TASK TO CARRY OUT :: Number each line of the entries below in a single list, skipping blank lines and leaving out the pictures.

### RECORDS

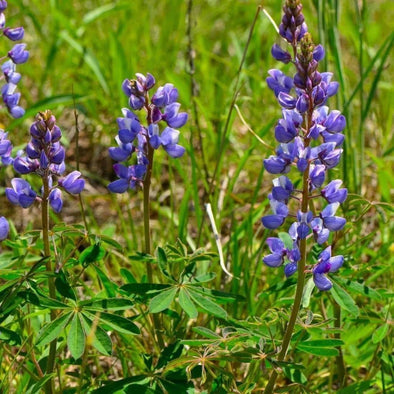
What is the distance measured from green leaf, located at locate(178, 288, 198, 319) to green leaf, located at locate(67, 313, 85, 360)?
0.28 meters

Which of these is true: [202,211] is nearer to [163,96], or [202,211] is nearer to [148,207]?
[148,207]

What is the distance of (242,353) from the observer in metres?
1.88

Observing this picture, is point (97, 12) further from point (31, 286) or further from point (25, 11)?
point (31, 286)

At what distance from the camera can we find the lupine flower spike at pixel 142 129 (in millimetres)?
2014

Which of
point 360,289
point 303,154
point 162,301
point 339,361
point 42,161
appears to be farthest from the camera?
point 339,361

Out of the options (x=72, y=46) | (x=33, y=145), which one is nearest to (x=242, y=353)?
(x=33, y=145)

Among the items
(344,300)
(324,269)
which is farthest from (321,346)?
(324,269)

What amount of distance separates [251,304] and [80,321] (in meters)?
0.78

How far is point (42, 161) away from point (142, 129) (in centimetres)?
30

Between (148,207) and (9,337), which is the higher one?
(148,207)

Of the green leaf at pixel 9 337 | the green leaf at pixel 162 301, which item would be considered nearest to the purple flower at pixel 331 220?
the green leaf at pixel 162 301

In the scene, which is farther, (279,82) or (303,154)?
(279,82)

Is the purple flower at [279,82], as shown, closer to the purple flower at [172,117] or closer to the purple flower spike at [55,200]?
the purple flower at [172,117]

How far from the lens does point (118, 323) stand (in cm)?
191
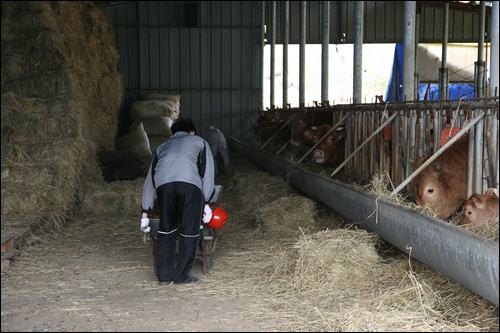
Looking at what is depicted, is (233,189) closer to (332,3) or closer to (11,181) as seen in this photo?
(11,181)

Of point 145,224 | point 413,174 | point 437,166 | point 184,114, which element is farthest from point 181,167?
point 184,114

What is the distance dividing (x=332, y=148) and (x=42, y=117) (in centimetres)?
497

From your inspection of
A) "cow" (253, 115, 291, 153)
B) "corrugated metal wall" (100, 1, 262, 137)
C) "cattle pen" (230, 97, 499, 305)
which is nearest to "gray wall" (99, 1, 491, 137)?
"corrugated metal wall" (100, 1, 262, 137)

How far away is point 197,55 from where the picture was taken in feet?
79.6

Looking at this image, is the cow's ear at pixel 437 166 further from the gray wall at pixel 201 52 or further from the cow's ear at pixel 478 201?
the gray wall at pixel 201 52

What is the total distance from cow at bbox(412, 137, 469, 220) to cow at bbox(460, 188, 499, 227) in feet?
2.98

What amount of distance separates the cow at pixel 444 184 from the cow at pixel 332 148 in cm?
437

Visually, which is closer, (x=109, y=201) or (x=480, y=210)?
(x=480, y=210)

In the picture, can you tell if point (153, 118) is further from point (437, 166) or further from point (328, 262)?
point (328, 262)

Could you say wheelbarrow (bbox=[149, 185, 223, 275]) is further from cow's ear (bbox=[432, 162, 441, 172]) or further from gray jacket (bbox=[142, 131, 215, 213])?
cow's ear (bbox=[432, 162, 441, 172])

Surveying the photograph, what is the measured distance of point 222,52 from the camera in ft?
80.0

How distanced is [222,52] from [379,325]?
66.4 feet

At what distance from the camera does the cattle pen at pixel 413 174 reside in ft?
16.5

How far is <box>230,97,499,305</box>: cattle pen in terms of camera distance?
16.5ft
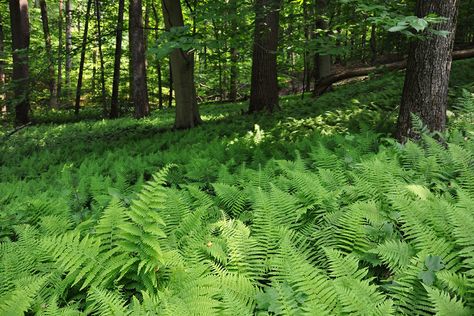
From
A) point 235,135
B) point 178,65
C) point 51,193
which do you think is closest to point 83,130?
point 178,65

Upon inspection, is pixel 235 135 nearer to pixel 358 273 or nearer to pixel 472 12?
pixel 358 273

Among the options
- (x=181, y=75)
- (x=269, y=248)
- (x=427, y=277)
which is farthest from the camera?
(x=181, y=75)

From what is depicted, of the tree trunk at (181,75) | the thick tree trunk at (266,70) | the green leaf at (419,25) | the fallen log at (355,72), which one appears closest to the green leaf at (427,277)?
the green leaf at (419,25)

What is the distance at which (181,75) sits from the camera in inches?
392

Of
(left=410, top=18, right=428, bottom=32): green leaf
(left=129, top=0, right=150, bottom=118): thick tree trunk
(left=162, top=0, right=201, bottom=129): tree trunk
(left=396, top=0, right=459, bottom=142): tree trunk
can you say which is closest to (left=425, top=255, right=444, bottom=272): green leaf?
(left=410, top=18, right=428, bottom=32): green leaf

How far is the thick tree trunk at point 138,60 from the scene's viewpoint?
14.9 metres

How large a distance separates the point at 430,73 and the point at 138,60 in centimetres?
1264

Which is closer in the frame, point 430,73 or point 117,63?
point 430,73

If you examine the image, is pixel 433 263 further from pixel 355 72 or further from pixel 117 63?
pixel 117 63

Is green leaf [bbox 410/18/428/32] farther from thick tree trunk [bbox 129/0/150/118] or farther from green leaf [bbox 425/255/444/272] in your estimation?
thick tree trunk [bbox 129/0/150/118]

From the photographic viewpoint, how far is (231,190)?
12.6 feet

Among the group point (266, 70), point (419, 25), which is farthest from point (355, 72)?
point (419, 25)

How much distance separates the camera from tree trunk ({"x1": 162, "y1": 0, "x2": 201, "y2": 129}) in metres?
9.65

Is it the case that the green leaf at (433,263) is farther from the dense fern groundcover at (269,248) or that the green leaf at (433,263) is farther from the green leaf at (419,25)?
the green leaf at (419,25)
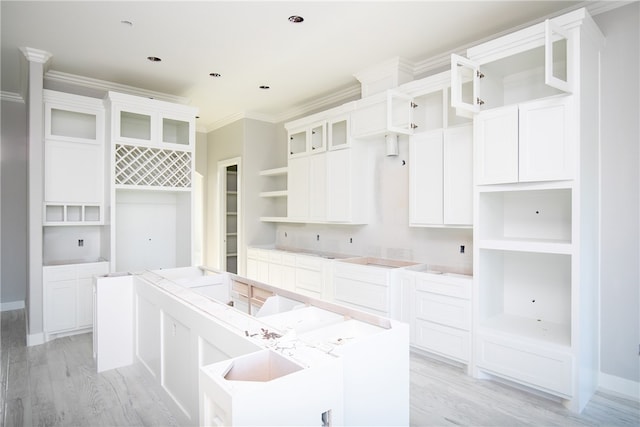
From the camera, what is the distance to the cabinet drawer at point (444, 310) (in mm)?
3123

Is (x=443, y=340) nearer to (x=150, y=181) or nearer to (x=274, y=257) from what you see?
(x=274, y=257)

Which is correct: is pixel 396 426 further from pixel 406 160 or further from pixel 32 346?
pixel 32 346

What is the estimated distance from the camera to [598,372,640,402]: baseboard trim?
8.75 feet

######

ANSWER FOR THE TASK ::
1. What is the distance measured from green leaf, located at locate(178, 288, 198, 319) to green leaf, located at locate(67, 313, 85, 360)?
2. 0.28 meters
3. Which of these is true: [202,211] is nearer to [163,96], or [202,211] is nearer to [148,207]?
4. [148,207]
5. What is the distance of (242,353) from the observer in metres?
6. 1.88
7. Observing this picture, is point (97, 12) further from point (31, 286) or further from point (25, 11)?
8. point (31, 286)
9. At what distance from the camera can we find the lupine flower spike at pixel 142 129 (in millimetres)?
10. 2014
11. Which of
12. point 360,289
13. point 303,154
14. point 162,301
15. point 339,361
16. point 42,161
17. appears to be farthest from the camera?
18. point 339,361
19. Out of the options (x=72, y=46) | (x=33, y=145), which one is nearest to (x=242, y=353)?
20. (x=33, y=145)
21. Among the items
22. (344,300)
23. (324,269)
24. which is farthest from (321,346)?
25. (324,269)
26. What amount of distance separates [251,304] and [80,321] (in meters)?
27. 0.78
28. How far is point (42, 161) away from point (142, 129) (in centimetres)?
29. 30
30. Between (148,207) and (9,337), which is the higher one?
31. (148,207)
32. Of the green leaf at pixel 9 337 | the green leaf at pixel 162 301, which item would be considered nearest to the purple flower at pixel 331 220?
33. the green leaf at pixel 162 301
34. In the scene, which is farther, (279,82) or (303,154)?
35. (279,82)
36. Is the purple flower at [279,82], as shown, closer to the purple flower at [172,117] or closer to the purple flower spike at [55,200]?
37. the purple flower at [172,117]
38. How far from the lens does point (118, 323) stand (in cm)?
39. 191
40. Looking at what is depicted, is (233,189) closer to (332,3) or closer to (11,181) as seen in this photo?
41. (11,181)
42. Of point 145,224 | point 413,174 | point 437,166 | point 184,114, which element is farthest from point 181,167?
43. point 184,114
44. What is the distance dividing (x=332, y=148) and (x=42, y=117) (in centimetres)?
45. 497
46. From your inspection of
47. A) "cow" (253, 115, 291, 153)
48. B) "corrugated metal wall" (100, 1, 262, 137)
49. C) "cattle pen" (230, 97, 499, 305)
50. which is nearest to "gray wall" (99, 1, 491, 137)?
51. "corrugated metal wall" (100, 1, 262, 137)
52. How far away is point 197,55 from where the picture was taken in feet?
53. 79.6
54. Looking at this image, is the cow's ear at pixel 437 166 further from the gray wall at pixel 201 52 or further from the cow's ear at pixel 478 201?
55. the gray wall at pixel 201 52
56. What is the total distance from cow at bbox(412, 137, 469, 220) to cow at bbox(460, 188, 499, 227) in feet?
57. 2.98
58. What amount of distance separates the cow at pixel 444 184 from the cow at pixel 332 148 in cm?
59. 437
60. Visually, which is closer, (x=109, y=201) or (x=480, y=210)?
61. (x=480, y=210)
62. In the picture, can you tell if point (153, 118) is further from point (437, 166) or further from point (328, 262)?
63. point (328, 262)
64. Could you say wheelbarrow (bbox=[149, 185, 223, 275]) is further from cow's ear (bbox=[432, 162, 441, 172]) or further from gray jacket (bbox=[142, 131, 215, 213])?
65. cow's ear (bbox=[432, 162, 441, 172])
66. Surveying the photograph, what is the measured distance of point 222,52 from the camera in ft?
67. 80.0
68. How distanced is [222,52] from [379,325]?
69. 66.4 feet
70. At what distance from the camera does the cattle pen at pixel 413 174 reside in ft?
71. 16.5
72. How far is <box>230,97,499,305</box>: cattle pen in terms of camera distance?
73. 16.5ft
74. From
75. A) point 235,135
76. B) point 178,65
77. C) point 51,193
78. which do you think is closest to point 83,130?
79. point 178,65
80. Upon inspection, is pixel 235 135 nearer to pixel 358 273 or nearer to pixel 472 12?
81. pixel 358 273
82. Among the options
83. - (x=181, y=75)
84. - (x=269, y=248)
85. - (x=427, y=277)
86. which is farthest from the camera?
87. (x=181, y=75)
88. From what is depicted, of the tree trunk at (181,75) | the thick tree trunk at (266,70) | the green leaf at (419,25) | the fallen log at (355,72), which one appears closest to the green leaf at (427,277)?
89. the green leaf at (419,25)
90. What is the distance at which (181,75) sits from the camera in inches?
91. 392
92. Of
93. (left=410, top=18, right=428, bottom=32): green leaf
94. (left=129, top=0, right=150, bottom=118): thick tree trunk
95. (left=162, top=0, right=201, bottom=129): tree trunk
96. (left=396, top=0, right=459, bottom=142): tree trunk
97. can you say which is closest to (left=425, top=255, right=444, bottom=272): green leaf?
98. (left=410, top=18, right=428, bottom=32): green leaf
99. How far is the thick tree trunk at point 138,60 from the scene's viewpoint?
100. 14.9 metres
101. How large a distance separates the point at 430,73 and the point at 138,60 in centimetres?
102. 1264
103. Which is closer in the frame, point 430,73 or point 117,63?
104. point 430,73
105. If you examine the image, is pixel 433 263 further from pixel 355 72 or further from pixel 117 63?
106. pixel 117 63
107. Is green leaf [bbox 410/18/428/32] farther from thick tree trunk [bbox 129/0/150/118] or farther from green leaf [bbox 425/255/444/272] in your estimation?
108. thick tree trunk [bbox 129/0/150/118]
109. From the photographic viewpoint, how far is (231,190)?
110. 12.6 feet
111. Among the group point (266, 70), point (419, 25), which is farthest from point (355, 72)?
112. point (419, 25)
113. How much distance separates the camera from tree trunk ({"x1": 162, "y1": 0, "x2": 201, "y2": 129}) in metres?
114. 9.65
115. Is it the case that the green leaf at (433,263) is farther from the dense fern groundcover at (269,248) or that the green leaf at (433,263) is farther from the green leaf at (419,25)?
116. the green leaf at (419,25)
117. From the camera, what is the distance to the cabinet drawer at point (444, 310) (in mm)?
118. 3123
119. Is (x=443, y=340) nearer to (x=150, y=181) or nearer to (x=274, y=257) from what you see?
120. (x=274, y=257)
121. Which is correct: is pixel 396 426 further from pixel 406 160 or further from pixel 32 346?
122. pixel 32 346
123. What is the estimated distance from the camera to [598,372,640,402]: baseboard trim?
124. 8.75 feet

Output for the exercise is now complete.